On Thu, 8 Mar 2001, Lyle E. Browning wrote:

> Archaeologists use this sort of info all the time, although it could be argued
> that we don't live in the real world either ;>)

Lyle,

  I won't touch that one, thank you!

> Isn't that exactly the kind of info that those fast-food mega-corps used in the
> first place to locate their gut grenade establishments? Population dynamics,
> transportation nodes, economic bases, etc.

  This is a flour from a different mill. Performing a nearest-neighbor
analysis by fitting Veronoi polygons around each fast-food outlet will show
all the points that are closer to one burger than another.
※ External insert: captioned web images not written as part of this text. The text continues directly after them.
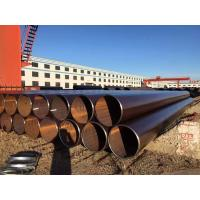 Quality Longitudinally Submerged Arc Welding Steel Pipe for Liquid Use for sale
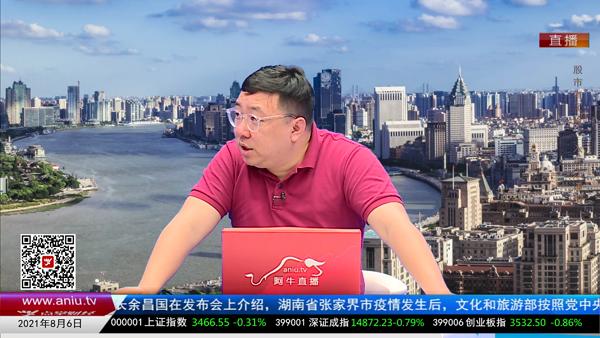 毛利哥:中国电信将在A股登陆!科创板是故事乐园!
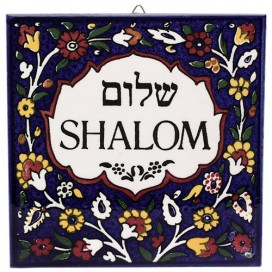 Armenian Ceramic Hebrew & English Shalom Wall Tile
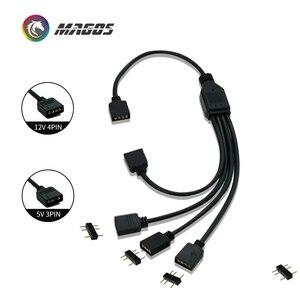 Image 1 - Câble dextension pour Interface de carte mère 5V3PIN/12V4PIN AURA rvb 1 2/3/4 répartiteur dinterface adressable D RGB Hub de synchronisation JST 3Pin
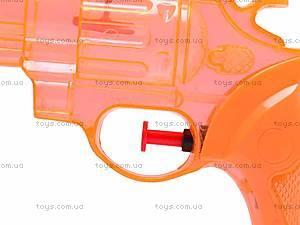 Водный пистолет Water Splash, 8826, цена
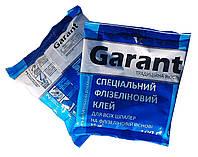 Клей для обоев Garant Флизелиновый (100 гр.)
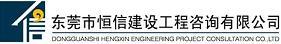 东莞市恒信建设工程咨询有限公司
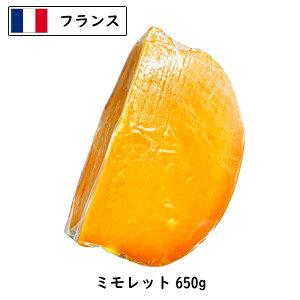 フランス ミモレットチーズ 650gカット 6ヶ月熟成 (650g以上お届け)(Mimolette Cheese)【業務用】【大容量】【ワイン・日本酒・焼酎 おつまみに】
However, while
this is interpolation (finding the midline between all adjacent pairs of
points) you could not proceed to build an elevation model from it and have
the resulting surface mean anything.

  With the soils data that initiated this thread, the point represents an
area. Veronoi polygons don't mean anything here, and producing a 3D surface
map is equally meaningless. And that's where the discussion went: how do you
interpolate a surface from the point data?

  Perhaps you build 3D continuous surfaces from pottery shards or flour mill
locations, and it means something within the field of archaeology. But, as
a quantitative ecologist, I'd map the soils data and all I could say is
that's the soil type at this point. Period.

  One of my undergraduate chemistry profs (from whom I took inorganic and
physical chemistry) told me he couldn't understand how anyone could be a
field biologist. "After all," he said, "everything is a variable. Nothing is
a constant. How can you make sense of it?" "Statistics," I replied. "And
mumbling with big words when that doesn't help." :-)

  Actually, I think this thread is quite appropriate for the GRASSlist.
Knowing the mechanics of running the software does not qualify the operator
as a spatial analyst. As we are all well aware, teaching someone how to
manipulate a word processor does not make him a good writer. I like this
discussion.

Rich

Dr. Richard B. Shepard, President

                       Applied Ecosystem Services, Inc. (TM)
              Making environmentally-responsible mining happen. (SM)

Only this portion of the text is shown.